**Set task**
Retype the part of the folk etymology text that begins at the words "Let me first" and stops after "historical presence. (1)", keeping every word and punctuation mark unchanged.

**Document segment**
--
Ethiopia is a great place for the collection of folk etymologies. If you are interested in toponomy (the study of the history of place names) and unusual explanations and myths surrounding place names, then Ethiopia could become your field of research.
Let me first say a word on the term “folk etymology”, as it is understood in the linguistic literature. I quote here a definition by Laurie Bauer:
‘Folk etymology’ or ‘popular etymology’ is the name given to a process of reanalysis. Speakers of a language, expecting their words to be partly motivated, find in them elements which they perceive as motivating the word, even where these elements have no historical presence. (1)
In folk etymology, speakers make a guess about the history of a word because they see a similarity (in sound and meaning) to some other word they know.
An example from English is the word crayfish, which goes back to the Old French word escrevisse (Modern French: écrevisse) (2). When the word was borrowed from French, English speakers interpreted the second part of the word …visse as meaning fish (and it was then also pronounced this way). This (wrong) interpretation was facilitated by the similarity of the sounds but also by a perceived similarity in meaning (escrevisse and fish both refer to animals in the water). Another example for a folk etymology is the reinterpretation of hamburger, which originates in the German word Hamburger ‘someone/something from Hamburg’ (i.e. Hamburg + -er). Although hamburgers are not made of ham, English speakers interpreted the word as consisting of ham plus burger and then created words such as cheeseburger, veggie burger etc. in analogy (3).
--
**Data rows**
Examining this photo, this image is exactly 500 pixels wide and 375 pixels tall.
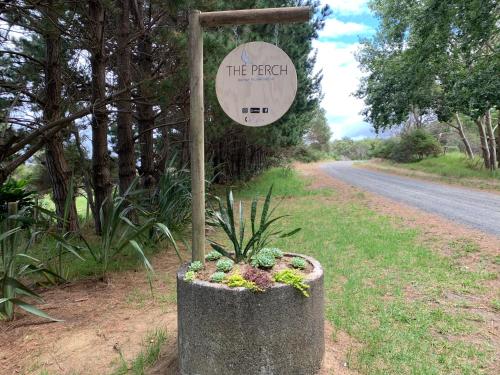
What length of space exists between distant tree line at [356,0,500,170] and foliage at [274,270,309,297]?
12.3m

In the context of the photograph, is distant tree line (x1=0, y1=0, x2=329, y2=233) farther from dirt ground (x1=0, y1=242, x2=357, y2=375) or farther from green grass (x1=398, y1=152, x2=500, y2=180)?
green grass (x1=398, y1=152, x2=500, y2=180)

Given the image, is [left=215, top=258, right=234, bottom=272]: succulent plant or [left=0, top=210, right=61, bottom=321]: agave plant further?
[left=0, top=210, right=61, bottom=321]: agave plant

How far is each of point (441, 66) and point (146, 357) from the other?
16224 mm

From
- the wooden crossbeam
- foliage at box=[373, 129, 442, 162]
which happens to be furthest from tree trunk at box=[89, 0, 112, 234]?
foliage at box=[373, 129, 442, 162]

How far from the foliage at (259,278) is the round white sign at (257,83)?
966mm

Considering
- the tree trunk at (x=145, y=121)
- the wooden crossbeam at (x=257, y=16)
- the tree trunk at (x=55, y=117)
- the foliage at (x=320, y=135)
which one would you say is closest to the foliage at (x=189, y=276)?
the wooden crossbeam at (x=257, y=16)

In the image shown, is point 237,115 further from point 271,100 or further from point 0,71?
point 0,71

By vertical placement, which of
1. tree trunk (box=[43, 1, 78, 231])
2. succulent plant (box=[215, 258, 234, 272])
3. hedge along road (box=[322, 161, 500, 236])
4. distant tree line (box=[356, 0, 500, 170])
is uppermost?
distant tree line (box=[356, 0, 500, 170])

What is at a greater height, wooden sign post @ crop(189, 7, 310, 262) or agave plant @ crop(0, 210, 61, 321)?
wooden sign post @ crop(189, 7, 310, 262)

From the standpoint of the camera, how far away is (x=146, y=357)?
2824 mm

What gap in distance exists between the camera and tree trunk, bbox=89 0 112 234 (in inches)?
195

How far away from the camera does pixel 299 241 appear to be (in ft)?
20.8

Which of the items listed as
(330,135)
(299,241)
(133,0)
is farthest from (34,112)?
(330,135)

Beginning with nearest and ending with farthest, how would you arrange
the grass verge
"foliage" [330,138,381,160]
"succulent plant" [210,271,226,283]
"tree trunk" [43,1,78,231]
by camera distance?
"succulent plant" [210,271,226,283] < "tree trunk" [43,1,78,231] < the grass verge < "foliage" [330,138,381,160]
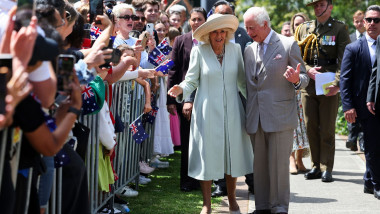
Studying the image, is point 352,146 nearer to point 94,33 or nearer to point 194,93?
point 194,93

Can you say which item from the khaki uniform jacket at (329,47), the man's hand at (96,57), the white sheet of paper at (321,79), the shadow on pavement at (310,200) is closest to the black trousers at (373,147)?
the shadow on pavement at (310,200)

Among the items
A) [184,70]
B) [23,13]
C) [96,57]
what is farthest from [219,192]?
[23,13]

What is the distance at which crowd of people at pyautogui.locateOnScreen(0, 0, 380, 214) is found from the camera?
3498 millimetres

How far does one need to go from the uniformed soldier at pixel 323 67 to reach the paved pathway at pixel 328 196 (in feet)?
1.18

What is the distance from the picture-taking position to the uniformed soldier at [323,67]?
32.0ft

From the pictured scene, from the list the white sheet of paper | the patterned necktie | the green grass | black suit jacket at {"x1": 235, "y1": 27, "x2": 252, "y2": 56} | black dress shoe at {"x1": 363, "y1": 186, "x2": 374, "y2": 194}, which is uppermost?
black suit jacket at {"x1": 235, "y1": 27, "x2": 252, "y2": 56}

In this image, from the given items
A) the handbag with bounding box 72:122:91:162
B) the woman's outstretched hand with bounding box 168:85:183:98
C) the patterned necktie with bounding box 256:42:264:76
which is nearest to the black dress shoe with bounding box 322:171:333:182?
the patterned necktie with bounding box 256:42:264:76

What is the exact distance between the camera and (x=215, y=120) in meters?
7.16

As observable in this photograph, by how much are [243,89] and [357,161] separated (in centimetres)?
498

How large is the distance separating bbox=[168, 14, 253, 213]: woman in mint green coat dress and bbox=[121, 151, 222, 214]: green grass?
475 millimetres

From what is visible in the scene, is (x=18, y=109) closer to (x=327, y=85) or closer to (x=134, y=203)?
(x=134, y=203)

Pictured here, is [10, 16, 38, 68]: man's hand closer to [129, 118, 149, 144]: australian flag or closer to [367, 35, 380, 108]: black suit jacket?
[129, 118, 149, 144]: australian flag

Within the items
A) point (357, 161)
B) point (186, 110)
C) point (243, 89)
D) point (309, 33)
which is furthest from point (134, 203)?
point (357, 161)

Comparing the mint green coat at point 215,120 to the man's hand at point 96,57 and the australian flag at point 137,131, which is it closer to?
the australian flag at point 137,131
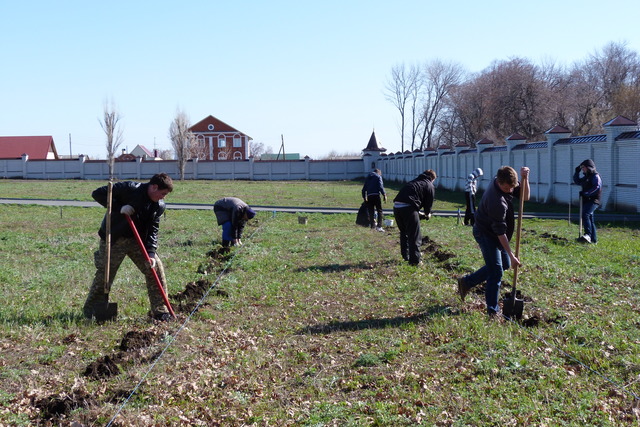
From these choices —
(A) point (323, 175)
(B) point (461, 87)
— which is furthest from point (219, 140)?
--
**Solution**
Let me first say a word on the term “folk etymology”, as it is understood in the linguistic literature. I quote here a definition by Laurie Bauer:
‘Folk etymology’ or ‘popular etymology’ is the name given to a process of reanalysis. Speakers of a language, expecting their words to be partly motivated, find in them elements which they perceive as motivating the word, even where these elements have no historical presence. (1)